> **Task**
Pick out every line of the data below that contains the string "with", matching case exactly, and copy each one.

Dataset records
=-=-=-=-=

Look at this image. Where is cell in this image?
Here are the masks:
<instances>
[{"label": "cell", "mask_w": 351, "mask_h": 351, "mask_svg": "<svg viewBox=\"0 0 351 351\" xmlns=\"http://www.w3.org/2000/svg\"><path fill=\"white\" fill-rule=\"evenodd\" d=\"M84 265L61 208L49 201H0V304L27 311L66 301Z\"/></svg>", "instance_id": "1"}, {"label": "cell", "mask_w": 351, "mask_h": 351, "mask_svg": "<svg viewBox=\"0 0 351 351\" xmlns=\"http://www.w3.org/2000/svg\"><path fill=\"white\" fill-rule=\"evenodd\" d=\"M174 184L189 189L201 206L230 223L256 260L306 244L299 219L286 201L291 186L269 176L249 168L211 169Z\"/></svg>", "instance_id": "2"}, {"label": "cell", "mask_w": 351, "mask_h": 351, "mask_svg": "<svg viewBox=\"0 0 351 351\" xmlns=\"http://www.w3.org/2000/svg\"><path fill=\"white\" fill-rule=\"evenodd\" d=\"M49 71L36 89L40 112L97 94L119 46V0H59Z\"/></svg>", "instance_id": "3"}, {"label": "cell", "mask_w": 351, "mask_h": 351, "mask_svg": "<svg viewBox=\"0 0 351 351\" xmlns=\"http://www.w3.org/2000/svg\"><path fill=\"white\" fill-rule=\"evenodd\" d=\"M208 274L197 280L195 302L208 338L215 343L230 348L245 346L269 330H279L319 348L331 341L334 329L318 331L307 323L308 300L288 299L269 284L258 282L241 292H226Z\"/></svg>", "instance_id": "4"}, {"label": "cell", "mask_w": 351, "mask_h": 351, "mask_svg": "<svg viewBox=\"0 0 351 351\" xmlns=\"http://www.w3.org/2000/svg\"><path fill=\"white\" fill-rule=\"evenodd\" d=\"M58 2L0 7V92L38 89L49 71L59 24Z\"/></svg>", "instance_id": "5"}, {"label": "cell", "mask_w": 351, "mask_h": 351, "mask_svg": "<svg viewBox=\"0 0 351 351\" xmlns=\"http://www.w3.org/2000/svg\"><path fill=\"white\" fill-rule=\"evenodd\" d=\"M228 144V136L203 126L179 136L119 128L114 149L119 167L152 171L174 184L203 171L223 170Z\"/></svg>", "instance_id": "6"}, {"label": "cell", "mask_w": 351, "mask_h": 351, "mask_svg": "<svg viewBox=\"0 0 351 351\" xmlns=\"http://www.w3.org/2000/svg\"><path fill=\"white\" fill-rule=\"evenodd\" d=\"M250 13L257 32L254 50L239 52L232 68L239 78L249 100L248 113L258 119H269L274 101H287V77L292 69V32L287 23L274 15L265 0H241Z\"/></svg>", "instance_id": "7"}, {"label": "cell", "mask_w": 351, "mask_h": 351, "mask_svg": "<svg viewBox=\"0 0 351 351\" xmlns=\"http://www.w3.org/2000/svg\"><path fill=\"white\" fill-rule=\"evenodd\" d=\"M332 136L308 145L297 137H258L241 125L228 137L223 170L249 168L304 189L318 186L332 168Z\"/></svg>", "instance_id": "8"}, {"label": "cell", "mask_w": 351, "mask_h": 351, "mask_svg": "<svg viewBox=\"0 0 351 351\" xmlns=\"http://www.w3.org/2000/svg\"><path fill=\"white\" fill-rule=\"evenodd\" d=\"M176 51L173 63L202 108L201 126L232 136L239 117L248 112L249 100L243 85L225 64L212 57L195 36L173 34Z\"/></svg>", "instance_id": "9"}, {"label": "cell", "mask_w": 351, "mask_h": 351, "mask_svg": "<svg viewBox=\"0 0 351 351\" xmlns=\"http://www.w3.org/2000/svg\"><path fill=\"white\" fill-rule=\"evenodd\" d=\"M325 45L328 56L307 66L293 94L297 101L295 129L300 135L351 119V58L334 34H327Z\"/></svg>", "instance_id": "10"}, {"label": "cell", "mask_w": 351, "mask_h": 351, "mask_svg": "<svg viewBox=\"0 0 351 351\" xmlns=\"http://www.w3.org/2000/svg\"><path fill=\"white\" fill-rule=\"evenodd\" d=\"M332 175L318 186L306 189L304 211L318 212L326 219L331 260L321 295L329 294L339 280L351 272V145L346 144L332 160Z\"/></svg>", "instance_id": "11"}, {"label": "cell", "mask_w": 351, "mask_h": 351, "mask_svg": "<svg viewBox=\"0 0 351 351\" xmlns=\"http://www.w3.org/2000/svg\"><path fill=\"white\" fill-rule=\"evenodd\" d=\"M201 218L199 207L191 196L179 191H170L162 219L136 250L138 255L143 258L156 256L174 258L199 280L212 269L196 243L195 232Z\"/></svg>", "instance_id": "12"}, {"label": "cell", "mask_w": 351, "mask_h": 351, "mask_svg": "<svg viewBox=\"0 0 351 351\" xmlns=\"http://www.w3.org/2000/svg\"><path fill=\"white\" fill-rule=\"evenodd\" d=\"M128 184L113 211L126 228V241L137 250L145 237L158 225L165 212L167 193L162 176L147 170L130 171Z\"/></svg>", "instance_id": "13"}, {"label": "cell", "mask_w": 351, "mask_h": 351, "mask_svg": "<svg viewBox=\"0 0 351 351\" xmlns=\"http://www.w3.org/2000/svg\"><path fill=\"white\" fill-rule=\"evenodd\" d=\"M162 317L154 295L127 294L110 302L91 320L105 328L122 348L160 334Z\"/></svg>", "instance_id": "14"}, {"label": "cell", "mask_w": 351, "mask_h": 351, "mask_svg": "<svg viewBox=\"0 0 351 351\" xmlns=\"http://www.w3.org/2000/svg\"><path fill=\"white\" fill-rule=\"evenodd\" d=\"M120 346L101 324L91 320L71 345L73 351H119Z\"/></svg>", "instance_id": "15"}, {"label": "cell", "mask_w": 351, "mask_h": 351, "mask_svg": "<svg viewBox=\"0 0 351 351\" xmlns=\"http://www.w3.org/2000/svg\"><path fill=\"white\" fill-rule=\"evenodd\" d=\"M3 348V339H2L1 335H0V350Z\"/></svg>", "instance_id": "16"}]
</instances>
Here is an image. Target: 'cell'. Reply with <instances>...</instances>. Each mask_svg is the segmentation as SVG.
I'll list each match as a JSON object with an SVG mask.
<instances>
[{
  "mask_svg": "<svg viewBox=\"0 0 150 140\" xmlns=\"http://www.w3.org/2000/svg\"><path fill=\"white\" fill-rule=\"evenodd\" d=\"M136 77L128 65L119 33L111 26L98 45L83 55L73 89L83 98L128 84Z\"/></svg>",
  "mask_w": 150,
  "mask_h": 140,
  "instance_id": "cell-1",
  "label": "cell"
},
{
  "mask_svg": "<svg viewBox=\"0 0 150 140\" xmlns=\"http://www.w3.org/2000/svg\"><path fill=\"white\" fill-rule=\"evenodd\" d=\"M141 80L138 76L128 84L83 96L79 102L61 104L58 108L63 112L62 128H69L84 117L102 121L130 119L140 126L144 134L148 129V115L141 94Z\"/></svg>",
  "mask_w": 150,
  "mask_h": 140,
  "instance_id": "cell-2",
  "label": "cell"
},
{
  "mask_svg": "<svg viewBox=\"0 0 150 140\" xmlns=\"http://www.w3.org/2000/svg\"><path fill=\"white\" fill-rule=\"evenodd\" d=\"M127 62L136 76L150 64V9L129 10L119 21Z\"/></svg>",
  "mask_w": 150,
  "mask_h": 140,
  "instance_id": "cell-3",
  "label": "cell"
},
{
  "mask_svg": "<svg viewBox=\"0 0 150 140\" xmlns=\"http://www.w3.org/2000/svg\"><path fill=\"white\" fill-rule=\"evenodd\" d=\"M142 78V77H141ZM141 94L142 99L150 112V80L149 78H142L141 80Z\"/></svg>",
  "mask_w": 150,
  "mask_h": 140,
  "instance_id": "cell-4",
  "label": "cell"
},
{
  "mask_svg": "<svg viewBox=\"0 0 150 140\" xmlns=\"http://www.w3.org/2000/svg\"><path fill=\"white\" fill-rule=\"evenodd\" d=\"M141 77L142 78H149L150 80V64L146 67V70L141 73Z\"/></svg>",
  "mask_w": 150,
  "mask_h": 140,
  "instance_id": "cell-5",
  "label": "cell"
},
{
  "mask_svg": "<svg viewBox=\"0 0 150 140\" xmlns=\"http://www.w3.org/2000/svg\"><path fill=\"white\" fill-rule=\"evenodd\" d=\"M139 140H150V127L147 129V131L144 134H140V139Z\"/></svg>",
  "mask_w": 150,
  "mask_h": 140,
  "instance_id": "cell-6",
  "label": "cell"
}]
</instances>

=-=-=-=-=

> **Result of the exercise**
Here is an image. Target: 'cell'. Reply with <instances>...</instances>. Each mask_svg is the segmentation as SVG.
I'll list each match as a JSON object with an SVG mask.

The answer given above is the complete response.